Processing data basics#

Data Processing consists in a series of operations applied to data to achieve a goal. DPF enables you to access and transform simulation data using customizable workflows.

There is an extensive catalog of operators with different kinds and complexity that can be used together.

The tutorials in this section presents a basic application of PyDPF-Core as post-processing tool.

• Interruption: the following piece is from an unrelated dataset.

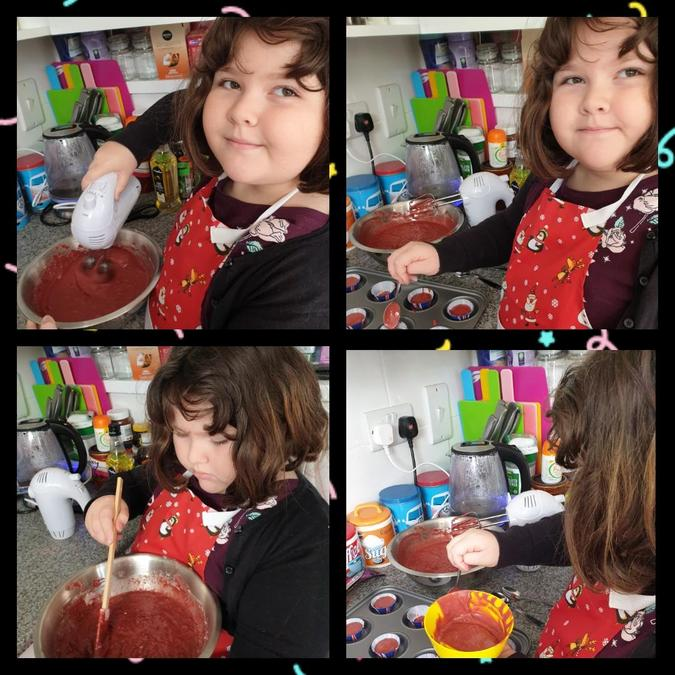Alice making cupcakes.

Postprocessing main steps#

There are four main steps to transform simulation data into output data that can be used to visualize and analyze simulation results:

1

Importing and opening results files

1- Import and open results files
2

Access and extract results

2- Access and extract results
3

Transform available data

3- Transform available data
4

Visualize the data

4- Visualize the data

Download tutorial as Python script Download tutorial as Jupyter notebook

1- Import and open results files#

First, import the DPF-Core module as dpf and import the included examples file

# Import the ansys.dpf.core module as ``dpf``
from ansys.dpf import core as dpf
# Import the examples module
from ansys.dpf.core import examples
# Import the operators module
from ansys.dpf.core import operators as ops

`DataSources’ is a class that manages paths to their files. Use this object to declare data inputs for DPF and define their locations.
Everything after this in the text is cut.